MRI evaluation of the spinal cord could be normal in the case of a. incorrect anatomical diagnosis (particularly with neuromuscular disease, brain disease, or disease affecting other spinal cord segments than the ones imaged), b. diseases for which the parenchymal changes can only been seen microscopically (especially degenerative disease such as degenerative myelopathy), or c. diseases causing very subtle parenchymal changes that might not be detected with a low strength magnet (vascular disease such as fibrocartilaginous embolism or inflammatory disease of the spinal cord).

Looking into nerve and muscle diseases

The peripheral nervous system consists of 12 pairs of cranial nerves and 36 pairs of spinal nerves that extend from, or to, the spinal cord and brainstem. Diseases affecting the peripheral nervous system can affect one single peripheral nerve (mononeuropathy) or multiple peripheral nerves (polyneuropathy). Common indications of MRI in investigation of peripheral nerve disease include the investigation of a. cauda equina syndrome (very often technically difficult using myelography and epidurography), b. brachial plexopathy, and c. cranial nerve neuropathy. The main limitations of MRI in these cases are mainly technical (choice of adequate imaging plane and sequences), operator-dependent (detailed knowledge of anatomy), and inherent poor specificity in differentiating neoplastic from non-neoplastic disease processes.

Electromyography is better than MRI for muscle disease evaluation, and a muscle biopsy is the only manner in which a definitive diagnosis can be made. However, MRI has proven a useful adjunctive diagnostic procedure for cases of polymyositis where diagnosis is elusive, particularly if a specific anatomic localization cannot be reached by other means. The MRI signal intensity of normal muscle is intermediate between that of fat and cortical bone. MRI studies in dogs have shown a good correlation between uniform hyper-intensity on T1-W and T2-W images showing enhancement after contrast medium administration and muscle inflammation identified histopathologically.

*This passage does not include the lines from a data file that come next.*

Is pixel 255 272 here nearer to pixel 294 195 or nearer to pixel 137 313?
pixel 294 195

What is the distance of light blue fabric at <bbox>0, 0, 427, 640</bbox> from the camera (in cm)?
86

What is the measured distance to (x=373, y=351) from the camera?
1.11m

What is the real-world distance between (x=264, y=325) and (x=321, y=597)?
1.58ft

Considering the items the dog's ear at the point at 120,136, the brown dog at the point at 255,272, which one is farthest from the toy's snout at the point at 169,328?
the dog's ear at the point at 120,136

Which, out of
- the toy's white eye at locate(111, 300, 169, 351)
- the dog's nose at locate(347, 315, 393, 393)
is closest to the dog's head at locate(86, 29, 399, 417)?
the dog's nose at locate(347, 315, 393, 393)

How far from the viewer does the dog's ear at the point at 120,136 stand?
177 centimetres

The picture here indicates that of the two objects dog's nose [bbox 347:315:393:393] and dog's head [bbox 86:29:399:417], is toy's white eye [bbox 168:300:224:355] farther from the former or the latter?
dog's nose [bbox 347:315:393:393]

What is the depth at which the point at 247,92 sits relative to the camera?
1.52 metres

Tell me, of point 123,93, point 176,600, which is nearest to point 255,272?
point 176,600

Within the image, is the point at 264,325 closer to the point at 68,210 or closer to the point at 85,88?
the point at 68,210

Vascular-related neurological disorder

In addition to stroke, vascular-related neurological disorders include aortic thromboembolism (ischemic neuro-myopathy), congenital portosystemic shunt (hepatic encephalopathy) and other vascular malformations (such as caudal vena cava malformation) as a possible cause of exercise-induced weakness and collapse. In addition to its use for tissue evaluation, MRI (i.e., magnetic resonance angiography or MRA) can non-invasively assess the vascular system. Two techniques can be used: 1. time of flight (TOF) MRA and 2. contrast MRA. The TOF MRA can be implemented on every MR system, is easy to use, and do not need contrast medium injection. TOF may be used in either a 2-D (sensitive to slow-flowing blood) or a 3-D sequence (high spatial resolution and sensitive to fast-flowing blood). Contrast MRA is based on the use of paramagnetic contrast agents in combination with gradient-echo sequences. Paramagnetic contrast media strongly enhance the MR signal due to T1 shortening. Image data can be collected during the whole measurement cycle, demonstrating arterial and venous contrast passage. In all MRA techniques, image contrast is the result of blood motion. Although less invasive, one of the main limitations of MRA is its lower resolution compared with conventional angiography that becomes progressively worse as the vessel luminal size decreases.